China’s main stock exchange has started a trial programme to allow companies to issue short-term local bonds, in the latest move by authorities to ease funding pressure for businesses hit by a dramatically weakening economy.
Companies that meet certain requirements on cash flows and liquidity can apply for issuing bonds with a maturity of no longer than a year, according to a notice issued yesterday by the Shanghai Stock Exchange.
The bourse said the trial is aimed at further expanding corporate fundraising channels, lowering funding costs and fulfilling liquidity management needs.
Battling the worst recession in decades, Beijing has in recent months taken a suite of steps to revive its economy, ranging from cutting key market interest rates to cash injections and increased infrastructure spending.
In a bid to keep more distressed firms afloat, regulators also have encouraged investors to accept debt reprieves such as delayed bond repayment and debt swaps.

==============================

-- Required actions --
(1) Summarize the article on China's short-term bond trial in two sentences.
(2) Answer these questions from the article on China's short-term bond trial:
(a) What is the longest maturity allowed for bonds issued under the trial?
(b) Which body issued the notice announcing the trial?
(c) What two debt reprieves have regulators encouraged investors to accept?

Data collected from a set
==============================

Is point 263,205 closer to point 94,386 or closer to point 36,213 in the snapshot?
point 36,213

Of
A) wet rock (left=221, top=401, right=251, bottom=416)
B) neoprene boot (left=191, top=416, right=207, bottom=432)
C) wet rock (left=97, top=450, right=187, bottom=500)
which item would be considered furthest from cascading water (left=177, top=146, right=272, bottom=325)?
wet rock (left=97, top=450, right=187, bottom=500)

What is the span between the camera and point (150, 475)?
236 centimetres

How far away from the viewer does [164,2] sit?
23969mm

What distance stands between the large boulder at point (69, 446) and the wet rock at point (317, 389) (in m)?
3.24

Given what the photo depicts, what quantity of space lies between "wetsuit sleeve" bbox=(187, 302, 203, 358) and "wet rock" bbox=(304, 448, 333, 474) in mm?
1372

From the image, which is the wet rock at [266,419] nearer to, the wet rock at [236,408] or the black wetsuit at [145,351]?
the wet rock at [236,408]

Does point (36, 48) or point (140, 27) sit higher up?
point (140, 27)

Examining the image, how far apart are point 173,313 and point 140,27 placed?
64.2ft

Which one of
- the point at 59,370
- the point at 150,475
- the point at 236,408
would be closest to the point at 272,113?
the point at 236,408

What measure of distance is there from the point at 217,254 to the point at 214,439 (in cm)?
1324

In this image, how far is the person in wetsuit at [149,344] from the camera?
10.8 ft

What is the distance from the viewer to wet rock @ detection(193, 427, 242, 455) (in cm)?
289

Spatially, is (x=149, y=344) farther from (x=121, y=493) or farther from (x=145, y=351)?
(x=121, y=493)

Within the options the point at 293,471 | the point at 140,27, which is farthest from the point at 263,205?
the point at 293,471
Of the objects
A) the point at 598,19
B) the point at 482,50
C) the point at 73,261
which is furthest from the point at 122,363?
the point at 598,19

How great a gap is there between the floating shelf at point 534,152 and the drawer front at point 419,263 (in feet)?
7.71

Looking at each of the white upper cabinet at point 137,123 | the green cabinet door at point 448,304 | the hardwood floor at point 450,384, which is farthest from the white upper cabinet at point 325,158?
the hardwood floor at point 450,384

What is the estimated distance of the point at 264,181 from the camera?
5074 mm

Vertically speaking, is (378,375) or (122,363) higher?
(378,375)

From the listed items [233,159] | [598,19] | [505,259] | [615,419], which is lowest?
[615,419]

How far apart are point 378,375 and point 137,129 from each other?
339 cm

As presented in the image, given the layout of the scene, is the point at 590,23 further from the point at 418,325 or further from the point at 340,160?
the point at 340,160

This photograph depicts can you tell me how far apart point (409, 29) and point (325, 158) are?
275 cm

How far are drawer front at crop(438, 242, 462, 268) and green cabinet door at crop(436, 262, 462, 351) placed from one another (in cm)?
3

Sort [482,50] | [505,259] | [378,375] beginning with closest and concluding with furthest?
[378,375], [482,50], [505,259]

==============================

-- Answer set --
(1) The Shanghai Stock Exchange has started a trial that lets companies meeting certain cash-flow and liquidity requirements issue local bonds maturing in no longer than a year, with the aim of expanding fundraising channels, lowering funding costs and meeting liquidity management needs. The trial is the latest of Beijing's recent steps to revive an economy in its worst recession in decades, steps that also include cutting key market interest rates, injecting cash, raising infrastructure spending and encouraging investors to accept debt reprieves.

(2)
(a) No longer than a year.
(b) The Shanghai Stock Exchange.
(c) Delayed bond repayment and debt swaps.